### GIVEN ENTRIES
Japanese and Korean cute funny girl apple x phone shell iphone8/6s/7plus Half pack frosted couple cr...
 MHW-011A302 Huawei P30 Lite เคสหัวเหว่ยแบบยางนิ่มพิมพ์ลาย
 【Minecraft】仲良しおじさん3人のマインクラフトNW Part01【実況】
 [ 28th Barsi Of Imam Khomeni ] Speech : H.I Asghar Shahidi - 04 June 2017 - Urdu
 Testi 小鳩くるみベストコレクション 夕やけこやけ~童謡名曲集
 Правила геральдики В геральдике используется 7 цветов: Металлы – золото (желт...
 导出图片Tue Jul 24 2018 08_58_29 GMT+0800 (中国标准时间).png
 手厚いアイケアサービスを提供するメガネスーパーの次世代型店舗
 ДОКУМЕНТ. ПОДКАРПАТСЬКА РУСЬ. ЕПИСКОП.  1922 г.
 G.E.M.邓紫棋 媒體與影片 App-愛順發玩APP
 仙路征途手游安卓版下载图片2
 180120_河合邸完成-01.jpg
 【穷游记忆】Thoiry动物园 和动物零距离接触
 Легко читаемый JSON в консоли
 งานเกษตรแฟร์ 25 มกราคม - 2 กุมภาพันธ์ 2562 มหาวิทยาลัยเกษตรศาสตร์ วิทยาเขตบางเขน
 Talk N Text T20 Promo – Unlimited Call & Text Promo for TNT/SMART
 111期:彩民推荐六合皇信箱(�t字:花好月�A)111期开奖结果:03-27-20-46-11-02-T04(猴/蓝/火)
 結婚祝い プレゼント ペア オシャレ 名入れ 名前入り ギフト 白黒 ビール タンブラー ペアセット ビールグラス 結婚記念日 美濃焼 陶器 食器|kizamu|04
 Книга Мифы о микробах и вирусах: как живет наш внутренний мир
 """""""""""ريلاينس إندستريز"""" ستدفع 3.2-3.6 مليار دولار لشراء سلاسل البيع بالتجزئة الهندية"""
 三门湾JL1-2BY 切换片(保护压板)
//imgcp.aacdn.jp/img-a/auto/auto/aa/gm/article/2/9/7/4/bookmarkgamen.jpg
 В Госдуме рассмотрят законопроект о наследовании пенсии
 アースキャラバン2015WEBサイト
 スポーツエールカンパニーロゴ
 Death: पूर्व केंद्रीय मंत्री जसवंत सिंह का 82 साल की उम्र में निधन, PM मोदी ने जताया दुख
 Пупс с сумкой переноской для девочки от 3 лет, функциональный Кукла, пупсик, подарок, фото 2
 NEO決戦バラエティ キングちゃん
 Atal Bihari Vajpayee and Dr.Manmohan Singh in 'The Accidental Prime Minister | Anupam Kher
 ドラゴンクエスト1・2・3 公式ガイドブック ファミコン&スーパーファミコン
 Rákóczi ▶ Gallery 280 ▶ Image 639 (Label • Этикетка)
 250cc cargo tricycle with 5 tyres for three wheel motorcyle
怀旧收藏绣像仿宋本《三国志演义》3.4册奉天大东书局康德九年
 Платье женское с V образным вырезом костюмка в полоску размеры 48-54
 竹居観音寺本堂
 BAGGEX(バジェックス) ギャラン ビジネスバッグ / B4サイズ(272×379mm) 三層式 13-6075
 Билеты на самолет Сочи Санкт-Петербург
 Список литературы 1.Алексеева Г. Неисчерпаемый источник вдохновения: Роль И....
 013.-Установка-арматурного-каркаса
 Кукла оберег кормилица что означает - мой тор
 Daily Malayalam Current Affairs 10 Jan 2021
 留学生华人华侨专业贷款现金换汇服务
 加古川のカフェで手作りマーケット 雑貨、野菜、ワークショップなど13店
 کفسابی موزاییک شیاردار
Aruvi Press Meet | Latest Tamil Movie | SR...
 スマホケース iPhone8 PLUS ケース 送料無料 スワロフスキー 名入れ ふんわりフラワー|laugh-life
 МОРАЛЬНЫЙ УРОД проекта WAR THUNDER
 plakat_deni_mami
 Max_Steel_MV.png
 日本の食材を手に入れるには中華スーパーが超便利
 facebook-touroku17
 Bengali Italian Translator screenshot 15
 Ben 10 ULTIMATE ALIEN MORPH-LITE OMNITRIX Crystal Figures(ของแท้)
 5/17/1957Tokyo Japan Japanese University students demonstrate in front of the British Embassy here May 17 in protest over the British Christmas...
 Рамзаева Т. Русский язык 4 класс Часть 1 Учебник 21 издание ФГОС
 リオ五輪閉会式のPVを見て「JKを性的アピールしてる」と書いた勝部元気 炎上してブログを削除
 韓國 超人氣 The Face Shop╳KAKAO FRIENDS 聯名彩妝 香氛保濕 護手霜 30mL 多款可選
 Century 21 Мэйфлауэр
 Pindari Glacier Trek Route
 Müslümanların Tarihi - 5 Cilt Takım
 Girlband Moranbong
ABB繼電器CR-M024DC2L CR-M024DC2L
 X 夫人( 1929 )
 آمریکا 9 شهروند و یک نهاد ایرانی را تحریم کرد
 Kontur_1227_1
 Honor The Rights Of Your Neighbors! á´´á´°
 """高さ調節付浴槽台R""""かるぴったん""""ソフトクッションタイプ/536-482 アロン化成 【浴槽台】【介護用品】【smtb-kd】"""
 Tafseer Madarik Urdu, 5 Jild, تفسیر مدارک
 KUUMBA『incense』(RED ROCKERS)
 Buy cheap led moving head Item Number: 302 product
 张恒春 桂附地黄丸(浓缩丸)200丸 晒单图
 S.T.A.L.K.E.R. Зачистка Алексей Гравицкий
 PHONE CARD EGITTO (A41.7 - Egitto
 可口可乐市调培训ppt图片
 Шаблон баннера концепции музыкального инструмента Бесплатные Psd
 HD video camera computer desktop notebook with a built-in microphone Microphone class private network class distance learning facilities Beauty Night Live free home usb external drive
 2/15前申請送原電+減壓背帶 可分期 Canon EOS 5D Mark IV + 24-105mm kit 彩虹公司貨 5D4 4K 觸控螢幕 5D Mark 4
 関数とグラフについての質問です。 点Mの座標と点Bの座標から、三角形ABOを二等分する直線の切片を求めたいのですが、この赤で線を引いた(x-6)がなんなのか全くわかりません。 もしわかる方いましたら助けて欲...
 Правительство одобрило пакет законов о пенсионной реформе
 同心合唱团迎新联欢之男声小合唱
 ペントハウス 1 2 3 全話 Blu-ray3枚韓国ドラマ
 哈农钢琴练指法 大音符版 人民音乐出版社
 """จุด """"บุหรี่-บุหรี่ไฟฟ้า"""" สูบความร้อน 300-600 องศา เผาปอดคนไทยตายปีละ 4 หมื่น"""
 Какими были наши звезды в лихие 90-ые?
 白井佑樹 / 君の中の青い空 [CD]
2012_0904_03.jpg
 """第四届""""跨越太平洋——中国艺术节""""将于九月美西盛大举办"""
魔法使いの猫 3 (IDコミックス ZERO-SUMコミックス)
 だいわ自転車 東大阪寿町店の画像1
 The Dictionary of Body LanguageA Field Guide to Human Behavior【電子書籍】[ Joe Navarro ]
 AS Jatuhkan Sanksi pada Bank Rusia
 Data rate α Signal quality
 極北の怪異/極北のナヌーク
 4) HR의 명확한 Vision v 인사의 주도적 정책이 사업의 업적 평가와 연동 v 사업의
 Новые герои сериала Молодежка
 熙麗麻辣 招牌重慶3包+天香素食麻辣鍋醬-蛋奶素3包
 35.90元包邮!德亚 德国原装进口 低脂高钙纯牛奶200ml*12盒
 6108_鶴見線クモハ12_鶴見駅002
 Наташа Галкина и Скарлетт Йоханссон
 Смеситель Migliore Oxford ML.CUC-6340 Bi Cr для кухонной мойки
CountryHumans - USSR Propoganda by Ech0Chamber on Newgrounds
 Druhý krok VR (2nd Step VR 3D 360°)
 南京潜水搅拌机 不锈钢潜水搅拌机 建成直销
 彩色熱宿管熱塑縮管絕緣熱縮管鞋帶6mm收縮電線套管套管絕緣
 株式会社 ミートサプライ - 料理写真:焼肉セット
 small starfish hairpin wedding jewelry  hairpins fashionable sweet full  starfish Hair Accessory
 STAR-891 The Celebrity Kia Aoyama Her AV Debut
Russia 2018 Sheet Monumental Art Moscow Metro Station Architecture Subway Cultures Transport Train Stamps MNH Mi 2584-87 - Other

### PROBLEM DETAILS
Search the entries for the string "Urdu" and copy each line where it occurs.

### RESPONSE AREA
 [ 28th Barsi Of Imam Khomeni ] Speech : H.I Asghar Shahidi - 04 June 2017 - Urdu
 Tafseer Madarik Urdu, 5 Jild, تفسیر مدارک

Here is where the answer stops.